L’autre irrégularité concerne le recrutement de l’agent comptable de l’ambassade. En effet, le rapport indique que les fonctions de comptable des matières sont exercées à l’ambassade du Sénégal au Mali par Mme Aimée Joselyne Mantouck Badiane, assistante. Cette fonction lui a été confiée par l’ambassadeur sans acte de nomination. Ce qui est une violation du règlement qui dispose que le comptable des matières doit être nommé par décret du ministre de l’Economie, des Finances et du Plan.
En plus de la violation de procédure notée dans le recrutement de l’agent comptable, la Cour des comptes a constaté ‘’des irrégularités manifestes dans la tenue de la comptabilité des matières de l’ambassade’’ avec une absence de tenue des documents comptables requis. ‘’Ni un livre journal des matières, ni un grand livre des comptes, ni un carnet des bons d’entrée des matières, encore moins un carnet de bons de sortie des matières ne sont tenus. Ainsi, aucune pièce justificative ne permet d’avoir une situation de la comptabilité des matières de l’ambassade’’, regrette-t-on dans le rapport.
Immixtion de l’ambassadeur dans la gestion du carburant
Nommé en 2012 comme ambassadeur du Sénégal au Mali, M. Assane Ndoye est cité ‘’dans tous les fronts’’, y compris de la gestion du carburant. En effet, selon le rapport 2016 de la Cour des comptes, à l’ambassade du Sénégal au Mali, ‘’le carburant est conservé par le chef du poste diplomatique, en lieu et place du comptable des matières qui est chargé d’assurer les entrées, d’effectuer les sorties et de réunir les justificatifs. L’ambassadeur a en charge également la conservation des matières qui sont sous sa garde’’.
Répondant aux agents de la cour, l’ambassadeur Assane Ndoye a déclaré que cette situation est due au souci de prévenir toute pénurie de carburant qui serait très préjudiciable au bon fonctionnement du service, à cause de l’insuffisance des crédits alloués à cette rubrique.

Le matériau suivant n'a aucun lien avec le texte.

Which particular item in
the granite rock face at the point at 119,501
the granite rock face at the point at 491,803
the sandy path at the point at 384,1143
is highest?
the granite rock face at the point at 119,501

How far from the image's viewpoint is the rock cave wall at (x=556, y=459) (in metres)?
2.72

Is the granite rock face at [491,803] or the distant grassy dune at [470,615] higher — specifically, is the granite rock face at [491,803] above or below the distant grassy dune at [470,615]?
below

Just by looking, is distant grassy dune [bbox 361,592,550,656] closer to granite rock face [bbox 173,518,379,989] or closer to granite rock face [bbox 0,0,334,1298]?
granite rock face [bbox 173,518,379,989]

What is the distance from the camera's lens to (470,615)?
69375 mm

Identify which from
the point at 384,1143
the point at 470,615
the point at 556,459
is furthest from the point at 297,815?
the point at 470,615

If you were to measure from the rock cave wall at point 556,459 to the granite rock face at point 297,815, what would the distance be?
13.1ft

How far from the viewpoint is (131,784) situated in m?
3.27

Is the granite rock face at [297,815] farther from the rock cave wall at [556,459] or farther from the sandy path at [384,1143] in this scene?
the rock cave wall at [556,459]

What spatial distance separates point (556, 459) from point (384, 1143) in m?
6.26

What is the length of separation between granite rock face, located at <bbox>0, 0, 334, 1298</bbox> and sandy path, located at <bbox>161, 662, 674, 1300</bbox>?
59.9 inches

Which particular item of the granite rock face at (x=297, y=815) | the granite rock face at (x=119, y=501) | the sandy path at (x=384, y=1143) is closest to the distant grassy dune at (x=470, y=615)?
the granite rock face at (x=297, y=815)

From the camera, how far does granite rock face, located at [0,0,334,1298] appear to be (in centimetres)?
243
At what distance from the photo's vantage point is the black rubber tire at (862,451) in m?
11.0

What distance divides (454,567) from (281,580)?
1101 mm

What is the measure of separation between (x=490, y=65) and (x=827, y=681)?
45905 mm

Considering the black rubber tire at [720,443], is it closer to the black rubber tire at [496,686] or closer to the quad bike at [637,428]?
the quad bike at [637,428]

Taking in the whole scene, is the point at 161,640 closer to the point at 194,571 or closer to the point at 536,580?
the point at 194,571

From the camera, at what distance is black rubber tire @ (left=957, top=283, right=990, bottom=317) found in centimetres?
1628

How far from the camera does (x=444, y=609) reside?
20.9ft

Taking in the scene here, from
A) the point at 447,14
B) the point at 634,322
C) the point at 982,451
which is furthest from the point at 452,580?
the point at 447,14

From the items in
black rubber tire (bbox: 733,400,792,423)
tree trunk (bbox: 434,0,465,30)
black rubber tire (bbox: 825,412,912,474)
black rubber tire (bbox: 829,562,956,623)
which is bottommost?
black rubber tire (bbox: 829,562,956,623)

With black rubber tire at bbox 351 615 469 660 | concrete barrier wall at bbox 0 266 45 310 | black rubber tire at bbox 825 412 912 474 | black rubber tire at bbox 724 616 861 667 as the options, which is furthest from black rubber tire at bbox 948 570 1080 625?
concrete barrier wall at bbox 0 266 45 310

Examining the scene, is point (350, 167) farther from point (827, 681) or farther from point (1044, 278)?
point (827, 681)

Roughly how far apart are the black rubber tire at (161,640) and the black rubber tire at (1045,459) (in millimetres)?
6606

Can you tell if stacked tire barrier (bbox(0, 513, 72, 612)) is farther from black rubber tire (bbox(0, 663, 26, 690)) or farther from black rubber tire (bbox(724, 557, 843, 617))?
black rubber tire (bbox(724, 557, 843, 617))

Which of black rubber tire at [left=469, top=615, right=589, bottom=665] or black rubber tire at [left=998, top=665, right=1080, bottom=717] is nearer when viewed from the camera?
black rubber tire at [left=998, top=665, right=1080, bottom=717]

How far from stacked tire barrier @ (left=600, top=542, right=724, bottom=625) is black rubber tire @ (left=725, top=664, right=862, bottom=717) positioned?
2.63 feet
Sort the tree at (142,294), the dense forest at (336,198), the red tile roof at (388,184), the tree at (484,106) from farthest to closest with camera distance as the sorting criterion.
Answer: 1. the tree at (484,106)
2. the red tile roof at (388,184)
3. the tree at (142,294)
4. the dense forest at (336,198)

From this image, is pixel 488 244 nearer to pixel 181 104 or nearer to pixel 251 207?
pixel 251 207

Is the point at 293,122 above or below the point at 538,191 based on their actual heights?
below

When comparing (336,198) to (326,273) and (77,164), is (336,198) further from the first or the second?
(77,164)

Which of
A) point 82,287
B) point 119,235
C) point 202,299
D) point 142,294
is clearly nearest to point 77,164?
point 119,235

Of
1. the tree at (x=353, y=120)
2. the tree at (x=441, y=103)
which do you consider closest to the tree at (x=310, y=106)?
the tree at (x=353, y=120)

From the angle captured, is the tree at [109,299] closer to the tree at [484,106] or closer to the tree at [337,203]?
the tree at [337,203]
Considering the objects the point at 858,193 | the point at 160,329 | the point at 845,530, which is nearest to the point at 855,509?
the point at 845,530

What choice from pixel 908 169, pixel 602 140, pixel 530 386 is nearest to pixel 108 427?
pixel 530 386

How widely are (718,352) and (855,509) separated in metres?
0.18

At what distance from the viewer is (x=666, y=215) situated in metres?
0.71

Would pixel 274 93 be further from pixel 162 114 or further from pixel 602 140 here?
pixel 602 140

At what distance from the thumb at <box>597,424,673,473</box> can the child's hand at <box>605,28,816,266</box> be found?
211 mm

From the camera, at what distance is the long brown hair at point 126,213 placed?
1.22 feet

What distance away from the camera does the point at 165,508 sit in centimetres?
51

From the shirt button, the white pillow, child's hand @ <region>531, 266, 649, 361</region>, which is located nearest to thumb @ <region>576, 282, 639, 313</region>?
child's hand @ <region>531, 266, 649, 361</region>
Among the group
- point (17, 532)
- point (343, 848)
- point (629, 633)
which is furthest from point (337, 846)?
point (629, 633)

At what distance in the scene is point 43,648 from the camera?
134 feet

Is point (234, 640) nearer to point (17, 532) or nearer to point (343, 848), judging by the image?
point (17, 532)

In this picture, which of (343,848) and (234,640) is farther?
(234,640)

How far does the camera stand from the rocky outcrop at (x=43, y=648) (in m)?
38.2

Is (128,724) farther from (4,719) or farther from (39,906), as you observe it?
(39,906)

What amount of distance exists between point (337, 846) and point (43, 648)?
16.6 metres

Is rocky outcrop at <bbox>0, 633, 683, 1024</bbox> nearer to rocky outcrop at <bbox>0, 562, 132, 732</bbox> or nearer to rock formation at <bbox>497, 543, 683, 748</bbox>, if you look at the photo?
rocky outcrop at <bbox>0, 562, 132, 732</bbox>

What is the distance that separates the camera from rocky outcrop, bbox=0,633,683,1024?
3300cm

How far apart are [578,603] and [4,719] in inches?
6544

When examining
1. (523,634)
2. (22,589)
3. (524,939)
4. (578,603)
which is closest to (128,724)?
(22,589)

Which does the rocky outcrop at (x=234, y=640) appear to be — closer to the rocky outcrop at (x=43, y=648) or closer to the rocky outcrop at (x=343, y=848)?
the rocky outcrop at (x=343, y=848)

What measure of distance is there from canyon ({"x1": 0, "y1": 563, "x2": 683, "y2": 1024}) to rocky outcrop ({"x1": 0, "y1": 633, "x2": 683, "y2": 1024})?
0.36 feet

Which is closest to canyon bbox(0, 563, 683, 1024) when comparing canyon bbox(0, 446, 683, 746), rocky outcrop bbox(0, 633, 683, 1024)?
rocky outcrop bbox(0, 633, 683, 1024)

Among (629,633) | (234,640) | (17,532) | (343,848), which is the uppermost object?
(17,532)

Il a aussi été question des allocutions irrégulières d’indemnité de logement a l’attaché militaire. En effet, selon le rapport, l’attaché militaire fait partie des agents bénéficiaires de plein droit d’un logement de fonction et de domesticité. Il est logé, soit dans les locaux appartenant à l’Etat ou mis à sa disposition par l’Etat du siège, soit dans des logements pris en location au nom de l’Etat, en application des dispositions du décret n° 89-891 du 2 août 1989. Or, jusqu’en 2011, constatent les contrôleurs, le colonel Abdou Fall, attaché militaire de l’ambassade du Sénégal au Mali, a bénéficié d’un logement loué par l’Etat par contrat de bail du 1er janvier 2010 signé par l’ambassadrice Saoudatou Ndiaye Seck pour une durée d’une année renouvelable par tacite reconduction.
Cependant, en 2011, en lieu et place de ce logement de fonction, une indemnité compensatrice lui a été allouée. Ce qui contrevient, aux yeux des magistrats de la Cour des comptes, à la réglementation qui prévoit un logement obligatoire pour l’attaché militaire.